• [YOUR GOAL] Please return all lines in the listing holding the word "site".

• [INPUT DATA]
──────────

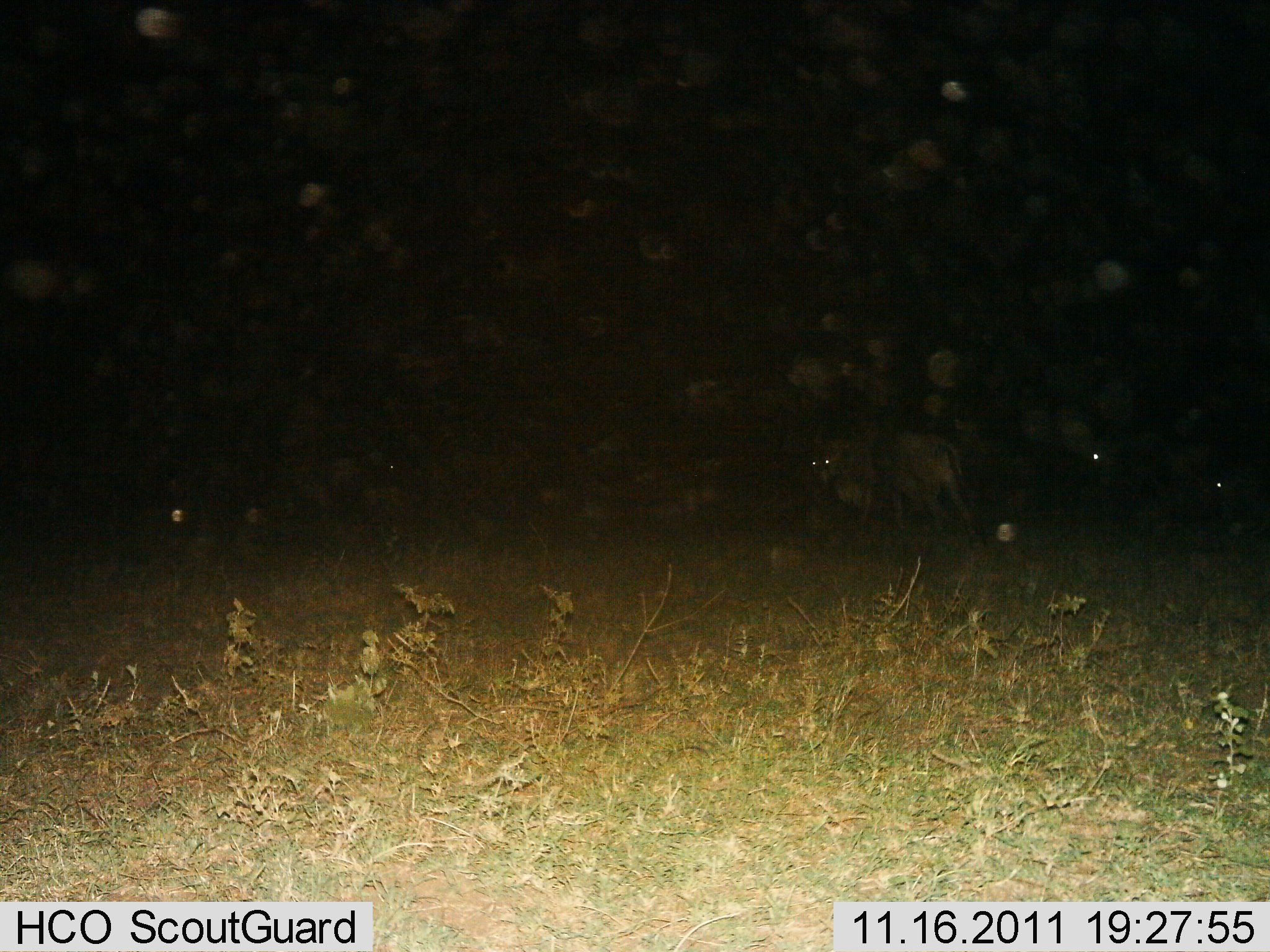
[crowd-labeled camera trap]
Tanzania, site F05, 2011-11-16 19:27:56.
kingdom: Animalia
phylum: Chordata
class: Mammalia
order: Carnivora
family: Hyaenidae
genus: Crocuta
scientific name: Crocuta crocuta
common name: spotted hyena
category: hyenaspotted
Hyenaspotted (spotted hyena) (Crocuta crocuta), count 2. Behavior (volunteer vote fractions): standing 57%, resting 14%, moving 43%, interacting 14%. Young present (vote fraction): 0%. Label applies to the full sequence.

──────────

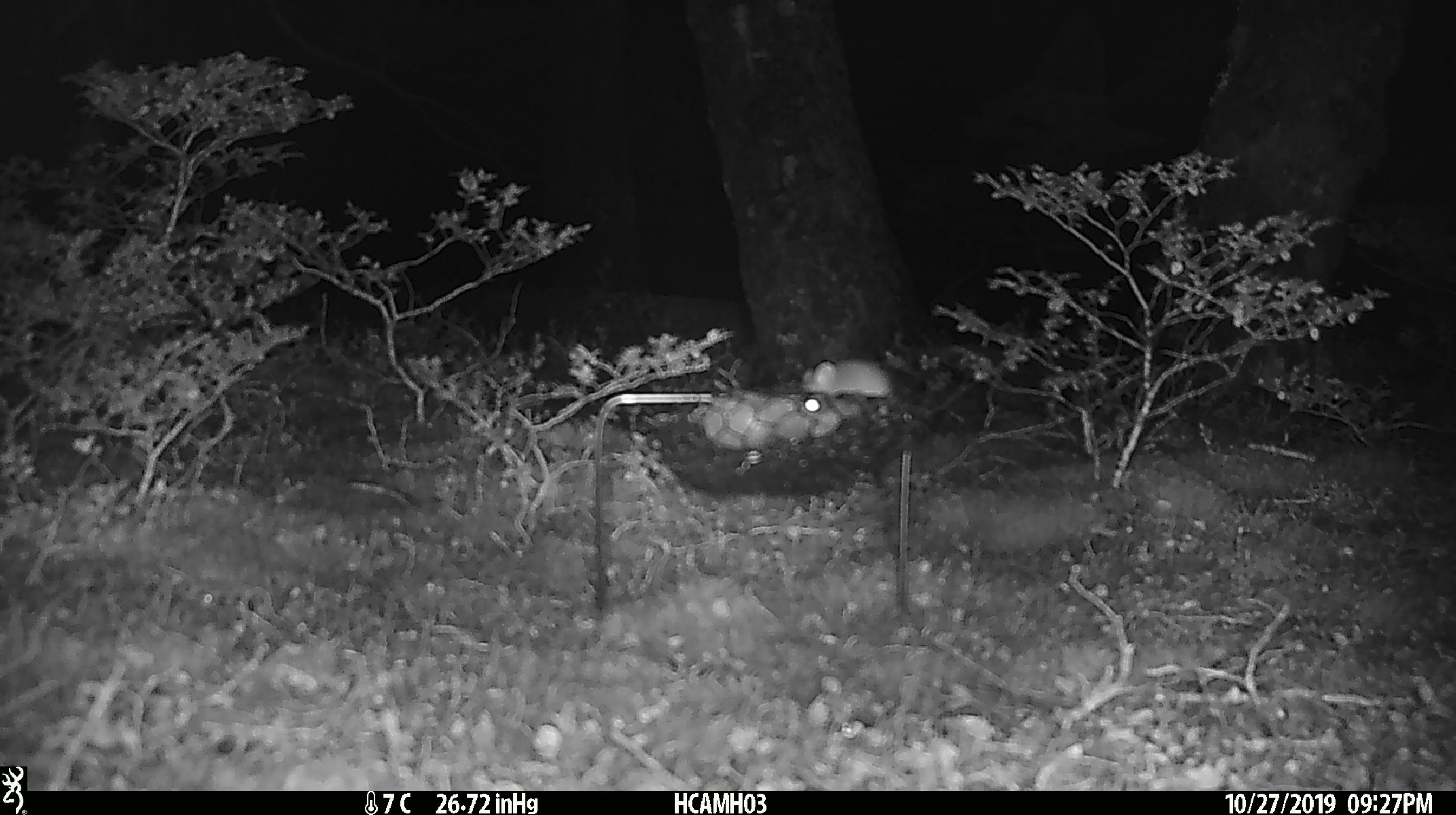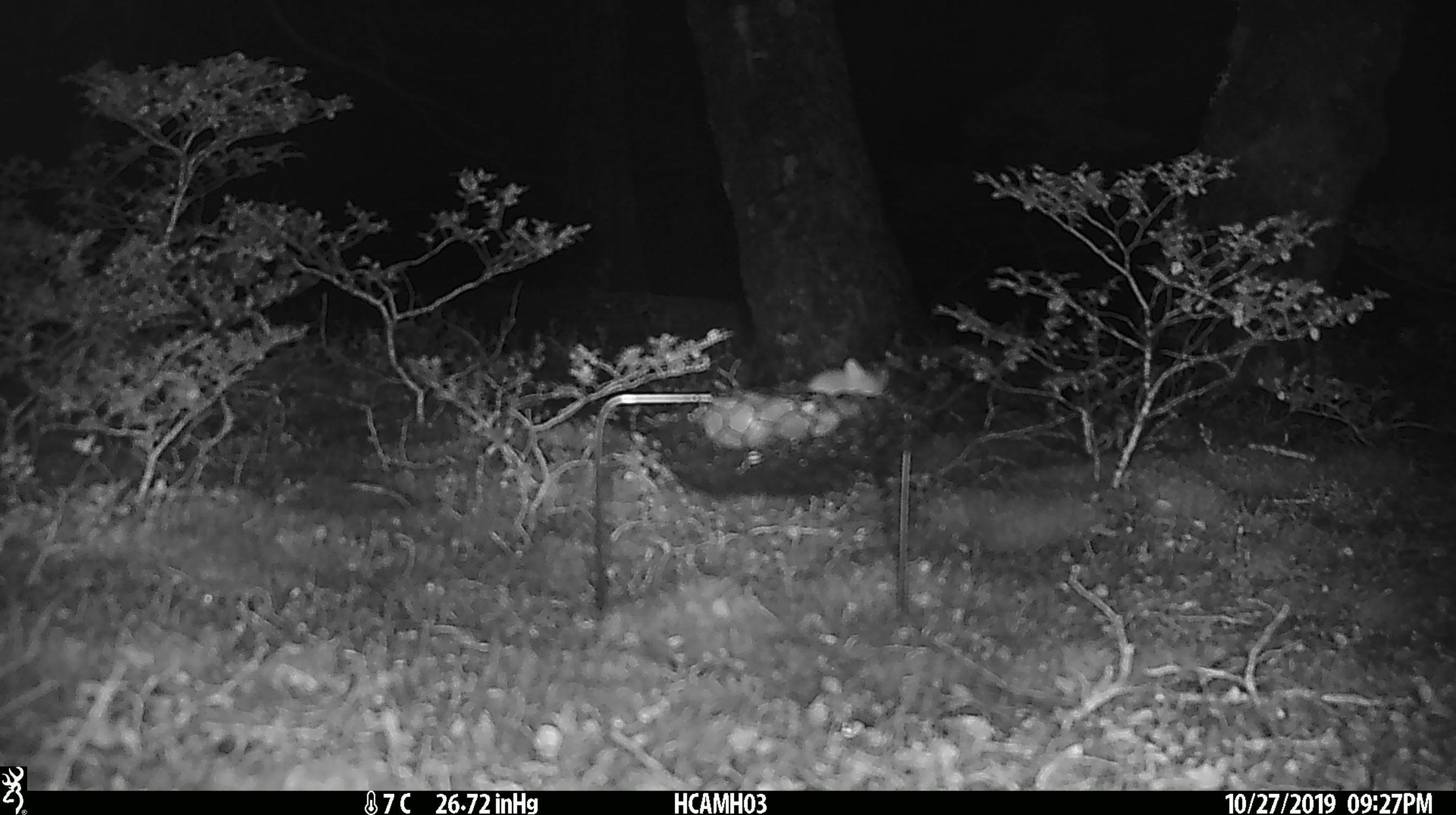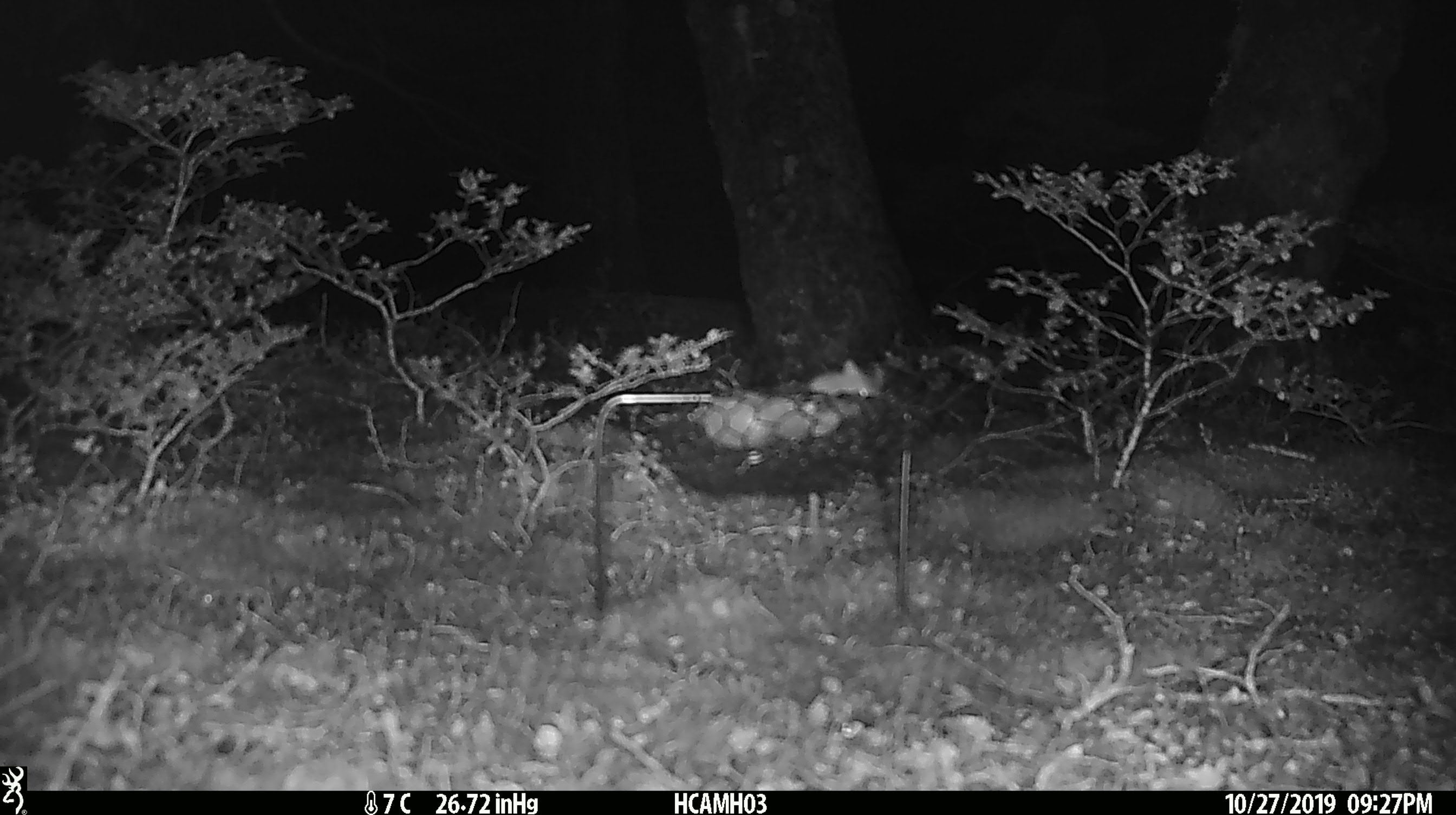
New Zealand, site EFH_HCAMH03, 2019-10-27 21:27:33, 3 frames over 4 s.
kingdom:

──────────

• [TASK OUTPUT]
Tanzania, site F05, 2011-11-16 19:27:56.
New Zealand, site EFH_HCAMH03, 2019-10-27 21:27:33, 3 frames over 4 s.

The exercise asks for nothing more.